Es spielte sich ein, so alle 14 Tage mit mal weniger, mal heftigerer Auswirkung begann spätestens zwei Tage nach der Chemo nicht aufzuhaltender Urinfluss. Und immer hieß es seitens des Onkologen: erst nach zwei fieberfreien und antibiotikafreien Tagen wieder eine Chemo, sonst geht das nicht mit der Chemo.
Inzwischen hab ich dreiviertel meiner vorgesehenen Chemotherapien erhalten. Die erwünschte Wirkung hat sich trotz der Unterbrechungen offensichtlich eingestellt und der Operationstermin für den Rest der auslösenden Krebsknoten ist festgelegt.
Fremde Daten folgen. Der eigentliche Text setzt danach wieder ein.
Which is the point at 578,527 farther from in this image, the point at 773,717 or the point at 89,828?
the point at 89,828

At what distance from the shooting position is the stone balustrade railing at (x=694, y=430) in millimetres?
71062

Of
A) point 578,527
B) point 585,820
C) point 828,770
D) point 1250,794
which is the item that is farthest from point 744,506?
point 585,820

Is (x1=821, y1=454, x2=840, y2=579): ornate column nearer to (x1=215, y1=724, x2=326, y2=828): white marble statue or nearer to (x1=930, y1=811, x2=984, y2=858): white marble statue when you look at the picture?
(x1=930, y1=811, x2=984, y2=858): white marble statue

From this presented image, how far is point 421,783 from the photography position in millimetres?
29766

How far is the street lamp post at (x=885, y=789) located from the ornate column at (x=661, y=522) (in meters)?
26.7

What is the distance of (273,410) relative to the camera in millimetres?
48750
Vergangenen Mittwoch nach der Chemo stellte sich die Blasenentzündung erst einen Tag später – am Samstag – ein. Mein HA hatte Notdienst und bestellte mich nach meiner nächtlichen Beschwerdemeldung per Mail für den Samstagmittag in die Praxis. Unter anderem machte er sich per Ultraschall ein Bild von dem Geschehen in meinem Körper.
Ach ja, auch die Nieren wollte er sich anschauen. Das war für mich der Anlass, von meinem „Pech“ bei meiner 31 Jahre zurückliegenden Unterleibs-Operation zu berichten, zumal vor allem jetzt stets diese rechte Nierenstelle zu spüren ist. Damals war der Operateur leider nicht nüchtern, wie bereits zwei Monate zuvor auch bei einer anderen Patientin. Da die Harnleiter von der Niere zur Blase recht durchsichtige dünne Schläuchlein sind, war es ihm gelungen, mir den rechten Harnleiter durchzuschnibbeln! Auch vergaß er zum Schluss, die vorgeschriebene Kontrast-Kontrolluntersuchung durchzuführen. Dann hätte er gesehen, welches Missgeschick ihm gelungen war, hätte es sofort „reparieren“ können. So aber beendete er die OP und die Krankenschwestern wunderten sich in den nächsten Stunden, im Verlauf des nächsten Tages darüber, dass in die Wunddränage kein Wundwasser sondern vor allem Urin einlief!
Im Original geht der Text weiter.